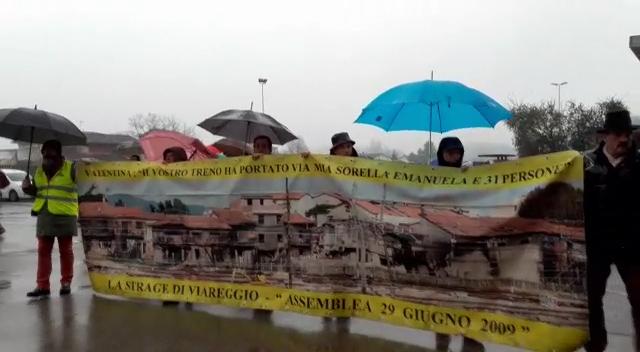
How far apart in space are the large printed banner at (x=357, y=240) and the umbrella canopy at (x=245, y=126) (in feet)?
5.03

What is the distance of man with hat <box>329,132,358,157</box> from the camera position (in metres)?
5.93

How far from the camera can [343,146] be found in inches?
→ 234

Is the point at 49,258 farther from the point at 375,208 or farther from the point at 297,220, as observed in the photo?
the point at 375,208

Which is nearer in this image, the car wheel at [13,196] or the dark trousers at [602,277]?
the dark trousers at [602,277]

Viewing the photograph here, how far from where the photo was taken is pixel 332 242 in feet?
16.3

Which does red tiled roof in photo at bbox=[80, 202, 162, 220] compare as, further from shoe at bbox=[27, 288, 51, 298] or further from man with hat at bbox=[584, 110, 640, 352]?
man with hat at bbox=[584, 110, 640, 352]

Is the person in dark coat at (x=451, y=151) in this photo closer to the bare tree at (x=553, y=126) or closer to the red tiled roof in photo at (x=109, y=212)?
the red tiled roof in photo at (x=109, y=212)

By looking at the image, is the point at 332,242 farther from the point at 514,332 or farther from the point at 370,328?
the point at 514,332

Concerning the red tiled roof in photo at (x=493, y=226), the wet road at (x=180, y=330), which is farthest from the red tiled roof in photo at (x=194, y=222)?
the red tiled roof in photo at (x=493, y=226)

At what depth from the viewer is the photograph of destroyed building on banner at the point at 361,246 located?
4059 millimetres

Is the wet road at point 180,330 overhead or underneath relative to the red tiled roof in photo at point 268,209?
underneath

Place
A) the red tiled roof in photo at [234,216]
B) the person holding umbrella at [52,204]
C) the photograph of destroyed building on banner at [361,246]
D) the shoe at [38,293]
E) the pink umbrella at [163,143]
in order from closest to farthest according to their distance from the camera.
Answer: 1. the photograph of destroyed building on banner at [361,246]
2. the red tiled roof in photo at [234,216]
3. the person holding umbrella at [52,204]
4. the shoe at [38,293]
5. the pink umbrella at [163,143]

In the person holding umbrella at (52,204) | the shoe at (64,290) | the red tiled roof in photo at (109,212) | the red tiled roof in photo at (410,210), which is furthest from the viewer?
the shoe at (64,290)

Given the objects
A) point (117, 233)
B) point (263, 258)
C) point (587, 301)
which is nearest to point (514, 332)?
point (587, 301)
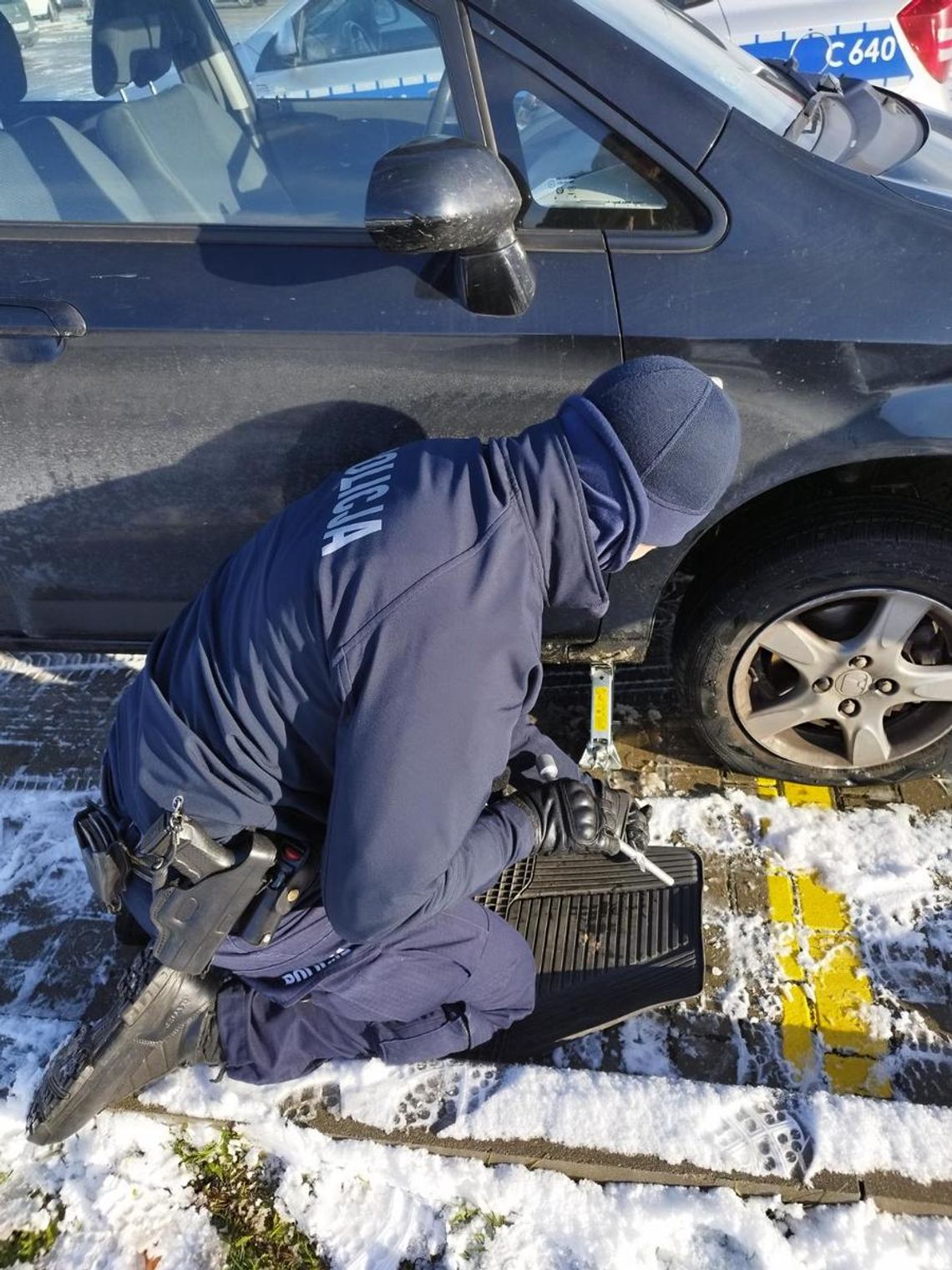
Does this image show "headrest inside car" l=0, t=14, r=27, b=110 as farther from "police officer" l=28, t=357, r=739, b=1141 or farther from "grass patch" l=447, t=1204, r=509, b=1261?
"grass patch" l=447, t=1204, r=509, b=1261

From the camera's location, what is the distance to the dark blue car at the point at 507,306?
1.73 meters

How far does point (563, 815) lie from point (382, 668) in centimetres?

-.-.-

* Set exercise: Reproduce all of the entries above word for word, leaving out the pictures.

* Reply:
How far apart in space are the large printed banner at (x=357, y=240) and the umbrella canopy at (x=245, y=126) (in feet)?
5.03

What is the distance of man with hat <box>329,132,358,157</box> from the camera position (in metres)?
5.93

How far from the camera can [343,146] be found in inches?
→ 234

Is the point at 49,258 farther from the point at 375,208 or farther from the point at 297,220, as observed in the photo?
the point at 375,208

Which is nearer in this image, the car wheel at [13,196] or the dark trousers at [602,277]?
the dark trousers at [602,277]

Viewing the photograph here, how far from where the photo was taken is pixel 332 242 in feet?
16.3

Which does red tiled roof in photo at bbox=[80, 202, 162, 220] compare as, further from shoe at bbox=[27, 288, 51, 298] or further from man with hat at bbox=[584, 110, 640, 352]?
man with hat at bbox=[584, 110, 640, 352]

Is the person in dark coat at (x=451, y=151) in this photo closer to the bare tree at (x=553, y=126) or closer to the red tiled roof in photo at (x=109, y=212)?
the red tiled roof in photo at (x=109, y=212)

By looking at the image, is the point at 332,242 farther from the point at 514,332 or farther from the point at 370,328?
the point at 514,332

Concerning the red tiled roof in photo at (x=493, y=226), the wet road at (x=180, y=330), which is farthest from the red tiled roof in photo at (x=194, y=222)?
the red tiled roof in photo at (x=493, y=226)

At what depth from the viewer is the photograph of destroyed building on banner at the point at 361,246 located?
4059 millimetres

Is the wet road at point 180,330 overhead or underneath relative to the red tiled roof in photo at point 268,209?
underneath

Place
A) the red tiled roof in photo at [234,216]
B) the person holding umbrella at [52,204]
C) the photograph of destroyed building on banner at [361,246]
D) the shoe at [38,293]
E) the pink umbrella at [163,143]
in order from closest to farthest according to their distance from the camera.
Answer: 1. the photograph of destroyed building on banner at [361,246]
2. the red tiled roof in photo at [234,216]
3. the person holding umbrella at [52,204]
4. the shoe at [38,293]
5. the pink umbrella at [163,143]

In the person holding umbrella at (52,204) | the shoe at (64,290) | the red tiled roof in photo at (109,212) | the red tiled roof in photo at (410,210), which is furthest from the viewer?
the shoe at (64,290)

Given the objects
A) point (117, 233)
B) point (263, 258)
C) point (587, 301)
which is nearest to point (514, 332)?
point (587, 301)
Does this image show "headrest inside car" l=0, t=14, r=27, b=110 as farther from "police officer" l=28, t=357, r=739, b=1141 or farther from "grass patch" l=447, t=1204, r=509, b=1261?
"grass patch" l=447, t=1204, r=509, b=1261

From the camera's location, what is the distance to the dark blue car at the point at 507,306?
1.73 meters

How far does point (563, 815) lie from point (382, 668) in centimetres?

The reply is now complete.